FIG. 1 is a circuit block diagram of an electronic watt-hour meter according to Embodiment 1 of the present invention.

FIG. 2 is a flowchart of an output voltage adjustment procedure according to the first embodiment of the present invention.

FIG. 3 is a waveform diagram of a voltage output of the power supply device according to the first embodiment of the present invention.

FIG. 4 is a circuit block diagram of an electronic watt-hour meter according to a second embodiment of the present invention.

FIG. 5 is a waveform diagram of a voltage output of a power supply device according to a second embodiment of the present invention.

FIG. 6 is a circuit block diagram of a conventional electronic watt-hour meter.

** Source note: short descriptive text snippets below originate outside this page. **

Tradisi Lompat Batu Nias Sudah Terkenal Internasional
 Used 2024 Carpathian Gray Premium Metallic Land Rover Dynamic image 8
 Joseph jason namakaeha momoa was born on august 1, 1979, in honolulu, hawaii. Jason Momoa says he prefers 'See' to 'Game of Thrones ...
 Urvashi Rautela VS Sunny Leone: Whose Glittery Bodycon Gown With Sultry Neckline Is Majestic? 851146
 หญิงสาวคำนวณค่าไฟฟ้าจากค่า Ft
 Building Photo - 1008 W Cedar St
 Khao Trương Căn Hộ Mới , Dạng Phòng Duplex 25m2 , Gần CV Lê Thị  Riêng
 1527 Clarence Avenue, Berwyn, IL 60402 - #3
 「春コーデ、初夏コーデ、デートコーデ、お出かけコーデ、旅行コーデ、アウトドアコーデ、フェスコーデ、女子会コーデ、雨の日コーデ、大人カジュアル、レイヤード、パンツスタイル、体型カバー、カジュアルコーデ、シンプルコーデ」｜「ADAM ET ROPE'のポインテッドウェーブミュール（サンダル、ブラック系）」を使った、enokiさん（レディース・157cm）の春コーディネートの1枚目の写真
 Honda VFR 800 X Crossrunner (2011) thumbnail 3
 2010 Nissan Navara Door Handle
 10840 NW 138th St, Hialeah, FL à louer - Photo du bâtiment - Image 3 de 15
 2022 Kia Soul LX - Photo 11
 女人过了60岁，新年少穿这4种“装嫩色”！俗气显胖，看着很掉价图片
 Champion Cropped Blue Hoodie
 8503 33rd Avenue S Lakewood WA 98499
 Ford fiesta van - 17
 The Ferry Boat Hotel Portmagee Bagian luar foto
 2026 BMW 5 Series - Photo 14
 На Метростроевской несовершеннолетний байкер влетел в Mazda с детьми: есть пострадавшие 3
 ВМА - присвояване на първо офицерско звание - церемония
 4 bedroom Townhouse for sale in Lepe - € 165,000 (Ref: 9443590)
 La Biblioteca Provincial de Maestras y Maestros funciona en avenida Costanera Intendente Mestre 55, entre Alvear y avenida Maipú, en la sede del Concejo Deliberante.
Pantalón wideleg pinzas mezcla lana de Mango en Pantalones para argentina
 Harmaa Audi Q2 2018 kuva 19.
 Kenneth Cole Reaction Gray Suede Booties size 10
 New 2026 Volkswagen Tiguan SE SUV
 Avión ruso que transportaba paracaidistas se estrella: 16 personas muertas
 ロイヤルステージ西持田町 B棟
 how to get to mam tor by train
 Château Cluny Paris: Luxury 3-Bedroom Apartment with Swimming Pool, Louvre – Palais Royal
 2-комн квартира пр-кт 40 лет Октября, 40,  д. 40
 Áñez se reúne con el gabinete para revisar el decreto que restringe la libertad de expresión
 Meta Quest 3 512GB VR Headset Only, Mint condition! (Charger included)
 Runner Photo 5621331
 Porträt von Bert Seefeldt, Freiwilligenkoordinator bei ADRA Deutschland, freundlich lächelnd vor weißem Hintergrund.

FIG. 7 is a waveform diagram of a voltage output of a conventional power supply device.

[Explanation of symbols]

Reference Signs List 1 power / frequency conversion circuit (W / F conversion circuit) 2 CPU 3 weighing value display section 4 power supply device 5 EPROM 6 digital / analog converter (D / A converter) 7 communication interface (communication I / F) 8 external CPU (PC) 9 Digital voltmeter 42 Rectifier 44 Switching element 45 Diode 46 Choke coil 49 Output voltage setting circuit 49a, 49b
Fixed resistor 50 Second smoothing capacitor 51 Diode for backflow prevention 52 Parallel resistor 53 Analog switch

Claims (3)

[Claims] 1. An electronic watt-hour meter comprising: a CPU; means for calculating an amount of electric power controlled by the CPU; and a switching power supply using a switching element for supplying a predetermined voltage to the CPU and the means for calculating. A predetermined output voltage is generated by controlling the switching element based on a nonvolatile memory storing a set value of an output voltage of the power supply device and an output voltage set value of the nonvolatile memory read by the CPU when the power supply device is started up. An electronic watt-hour meter, comprising: an output voltage setting unit that causes the output voltage to be set. 2. The electronic watt-hour meter according to claim 1, wherein a load resistance inserted on an output side of the power supply unit and a CPU.
A switching means for disconnecting the load resistance by a rising reset signal or setting the resistance value to a resistance value greater than the resistance value of the load resistance. 3. A method for setting an output voltage of a power supply device of an electronic watt-hour meter according to claim 1 or 2, wherein the voltage measurement means and a second CPU different from the CPU are used to measure the voltage. A second CPU rewrites an output voltage set value of the nonvolatile memory based on the output voltage of the power supply device measured by the means to generate a predetermined output voltage. How to set the output voltage of the device.